My pi-hole was running with the default rate limiting of 1000/60. This means that each device can make up to 1000 requests per minute, and if it exceeds that it will be put on a deny list for 60 seconds.
It turns out that my main server that runs a bunch of docker containers makes a lot of DNS requests when everything is starting up all at once. This creates a storm of requests to the pi-hole and the server ends up being blocked for DNS requests (responding with
REFUSED) due to rate limiting.
Unfortunately the behaviour of enough of the containers is to retry when this happens. This causes more DNS requests to be made as the retry logic runs. These retries cause another wave of requests which cause the server to be blocked again. Some of my containers entered error conditions due to unexpected DNS failures, so these needed to later be restarted but at least they stopped contributing to the problem.

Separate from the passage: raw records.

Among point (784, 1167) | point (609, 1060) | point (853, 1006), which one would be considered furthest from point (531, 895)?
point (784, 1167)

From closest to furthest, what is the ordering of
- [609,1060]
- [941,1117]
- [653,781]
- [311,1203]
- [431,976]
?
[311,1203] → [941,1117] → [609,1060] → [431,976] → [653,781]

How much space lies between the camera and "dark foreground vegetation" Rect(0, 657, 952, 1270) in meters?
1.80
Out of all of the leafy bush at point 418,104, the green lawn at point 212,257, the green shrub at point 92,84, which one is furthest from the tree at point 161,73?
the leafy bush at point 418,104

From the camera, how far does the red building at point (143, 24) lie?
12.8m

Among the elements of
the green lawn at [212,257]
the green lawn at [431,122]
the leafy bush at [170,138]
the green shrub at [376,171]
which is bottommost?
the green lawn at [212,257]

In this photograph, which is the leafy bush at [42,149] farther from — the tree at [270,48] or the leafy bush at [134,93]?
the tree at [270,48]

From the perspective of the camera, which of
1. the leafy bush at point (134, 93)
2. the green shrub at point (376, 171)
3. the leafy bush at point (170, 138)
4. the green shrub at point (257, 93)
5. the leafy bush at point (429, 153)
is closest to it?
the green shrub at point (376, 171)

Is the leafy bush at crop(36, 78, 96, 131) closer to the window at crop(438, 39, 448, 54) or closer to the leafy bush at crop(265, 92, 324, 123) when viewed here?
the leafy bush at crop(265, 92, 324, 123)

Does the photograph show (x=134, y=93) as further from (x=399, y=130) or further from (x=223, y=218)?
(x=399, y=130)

My email container was pretty unhappy, it really wants to be able to use DNS, even when receiving email. Since my server had been unavailable for a while, there were external email servers trying to deliver mail that had been queued – this contributed to the load. Additionally I couldn’t connect any email clients to the server which left me scratching my head a little, more on that later on.

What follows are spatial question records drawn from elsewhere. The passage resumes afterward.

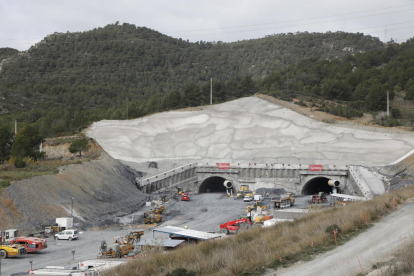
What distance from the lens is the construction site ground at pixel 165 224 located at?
29284 millimetres

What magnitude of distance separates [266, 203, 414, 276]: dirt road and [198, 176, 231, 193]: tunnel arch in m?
45.5

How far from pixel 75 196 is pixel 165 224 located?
9.55 m

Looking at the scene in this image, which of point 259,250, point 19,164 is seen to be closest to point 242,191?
point 19,164

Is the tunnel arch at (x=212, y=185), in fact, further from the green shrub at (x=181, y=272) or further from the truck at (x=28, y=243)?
the green shrub at (x=181, y=272)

The ‘fix’ was easy enough. Modify the pi-hole DNS rate-limiting setting to 0/0 to remove any rate limiting. This is imperfect, but at one point I saw 30,000 requests in a minute from my struggling server and I think I’d rather have no limit and deal with that problem than hit the limit and run into this denial of service issue.
Now that the pi-hole was happy, I was able to get most of my containers to be happy with a little poking at them. Email was still sad, and this took me a coffee break to realize what was wrong. The email container was receiving email just fine, but I could not connect with a client. This felt like a networking problem, but how could that be?
I had forgotten (again) – that the email server has fail2ban running in it. This scans logs looking for suspicious activity and will ban an IP for a period of time by inserting a firewall rule. Furthermore, as I use the domain name to configure my email client – this resolves to the external IP. The external IP means that the client talks to my OpenWRT router which provides NAT and then redirects/maps that external IP back into my network. This has the effect that the originating IP looks like it is my router, not the client machine on the internal IP address. This process is called NAT reflection, or NAT hairpinning.
While NAT reflection is a super handy feature for my OpenWRT router to have, allowing me to easily from inside my home network visit a machine I’ve exposed via port mapping to the outside world using the same DNS entry that points at the external IP address — it means that services on that machine see my router IP as the client IP. When any of the machines in my house have problems connecting to my email server, in this case because I had DNS
REFUSED errors on the email server, fail2ban decides that is a bad client and bans it. Thus banning all traffic originating from my home network.
This is easy to fix once you understand what is happening, I just needed to unban my router IP and my email clients could connect.